Doran started the franchise's legacy of Pro Bowl tight ends that includes: Dick Bielski, Lee Folkins, Billy Joe Dupree, Doug Cosbie, Jay Novacek and Jason Witten.

He was released after playing two seasons in Dallas and a total of 11 seasons in the NFL, compiling 212 receptions for 3,667 yards and 24 touchdowns.

===Denver Broncos===
On July 22, 1962, Doran signed as a free agent with the Denver Broncos of the American Football League, but his season ended after injuring his back during a victory against the Dallas Texans and being placed on the injured reserve list on August 27.

==NFL career statistics==

Legend
|  | Won the NFL championship |
|  | Led the league |
| Bold | Career high |

=== Regular season ===

| Year | Team | Games |  | Receiving |  |  |  |  |
| GP | GS | Rec | Yds | Avg | Lng | TD |
| 1951 | DET | 12 | 9 | 10 | 225 | 22.5 | 48 | 2 |
| 1952 | DET | 11 | 7 | 10 | 147 | 14.7 | 31 | 1 |
| 1953 | DET | 7 | 0 | 6 | 75 | 12.5 | 30 | 0 |
| 1954 | DET | 7 | 0 | 10 | 203 | 20.3 | 49 | 4 |
| 1955 | DET | 10 | 9 | 38 | 552 | 14.5 | 38 | 2 |
| 1956 | DET | 11 | 8 | 25 | 448 | 17.9 | 70 | 0 |
| 1957 | DET | 12 | 9 | 33 | 624 | 18.9 | 65 | 5 |
| 1958 | DET | 9 | 8 | 22 | 495 | 22.5 | 65 | 4 |
| 1959 | DET | 10 | 0 | 14 | 191 | 13.6 | 25 | 1 |
| 1960 | DAL | 12 | 9 | 31 | 554 | 17.9 | 75 | 3 |
| 1961 | DAL | 14 | 0 | 13 | 153 | 11.8 | 29 | 2 |
|  |  | 115 | 59 | 212 | 3,667 | 17.3 | 75 | 24 |

=== Playoffs ===

| Year | Team | Games |  | Receiving |  |  |  |  |
| GP | GS | Rec | Yds | Avg | Lng | TD |
| 1952 | DET | 2 | 2 | 0 | 0 | 0.0 | 0 | 0 |
| 1953 | DET | 1 | 0 | 4 | 95 | 23.8 | 33 | 1 |
| 1954 | DET | 1 | 0 | 0 | 0 | 0.0 | 0 | 0 |
| 1957 | DET | 2 | 2 | 5 | 152 | 30.4 | 78 | 1 |
|  |  | 6 | 4 | 9 | 247 | 27.4 | 78 | 2 |

==Personal life==
Doran rejoined his old Detroit Lions head coach, Buddy Parker, as an assistant with the Pittsburgh Steelers for the 1964 and 1965 seasons.

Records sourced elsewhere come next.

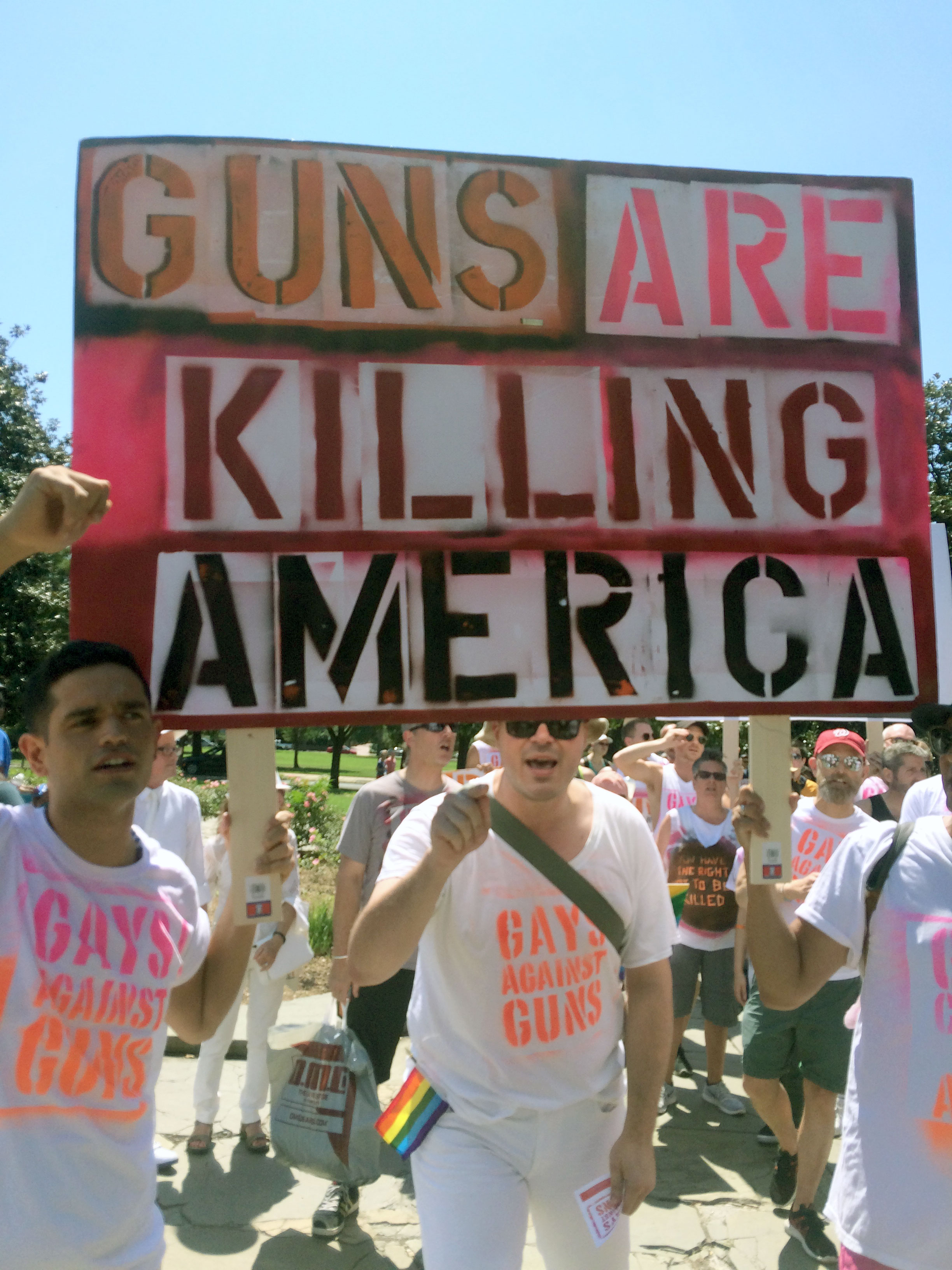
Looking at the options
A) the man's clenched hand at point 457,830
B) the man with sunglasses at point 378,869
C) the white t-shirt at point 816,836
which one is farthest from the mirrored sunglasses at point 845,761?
the man's clenched hand at point 457,830

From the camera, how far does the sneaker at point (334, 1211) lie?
431 cm

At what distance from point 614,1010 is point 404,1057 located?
3959 mm

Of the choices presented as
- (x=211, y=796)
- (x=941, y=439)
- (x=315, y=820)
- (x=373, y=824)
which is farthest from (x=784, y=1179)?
(x=941, y=439)

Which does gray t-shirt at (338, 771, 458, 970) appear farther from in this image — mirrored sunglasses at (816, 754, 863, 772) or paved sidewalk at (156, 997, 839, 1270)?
mirrored sunglasses at (816, 754, 863, 772)

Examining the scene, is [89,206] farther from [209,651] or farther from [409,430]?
[209,651]

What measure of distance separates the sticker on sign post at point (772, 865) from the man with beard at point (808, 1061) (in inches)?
66.8

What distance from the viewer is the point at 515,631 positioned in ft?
8.36

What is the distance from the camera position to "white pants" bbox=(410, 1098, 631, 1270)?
2.41 meters

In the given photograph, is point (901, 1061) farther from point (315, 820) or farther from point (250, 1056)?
point (315, 820)

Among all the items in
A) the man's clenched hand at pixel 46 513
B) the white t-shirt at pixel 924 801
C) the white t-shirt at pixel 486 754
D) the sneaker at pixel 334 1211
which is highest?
the man's clenched hand at pixel 46 513

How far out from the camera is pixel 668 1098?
5.79 meters

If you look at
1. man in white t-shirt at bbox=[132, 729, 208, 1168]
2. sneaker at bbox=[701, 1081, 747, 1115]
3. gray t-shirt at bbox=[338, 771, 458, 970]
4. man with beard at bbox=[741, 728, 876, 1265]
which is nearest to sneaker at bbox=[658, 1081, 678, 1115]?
sneaker at bbox=[701, 1081, 747, 1115]

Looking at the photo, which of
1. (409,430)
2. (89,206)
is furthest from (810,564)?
(89,206)

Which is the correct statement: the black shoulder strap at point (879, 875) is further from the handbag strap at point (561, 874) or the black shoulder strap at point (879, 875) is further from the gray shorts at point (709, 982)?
the gray shorts at point (709, 982)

He returned to Iowa to farm after football. Two of his sons, Jim jr. and Lant Doran played football for Iowa State University. The father-sons combined for 9 varsity football letters at ISU, a record for the University. Jim died on June 29, 1994, of a heart attack.

Beginning in 1994 the Iowa State football team created the Jim Doran Award. It is typically given to the team's Outstanding Special Teams Player or a player who exemplifies the relentless work ethic Doran was famous for.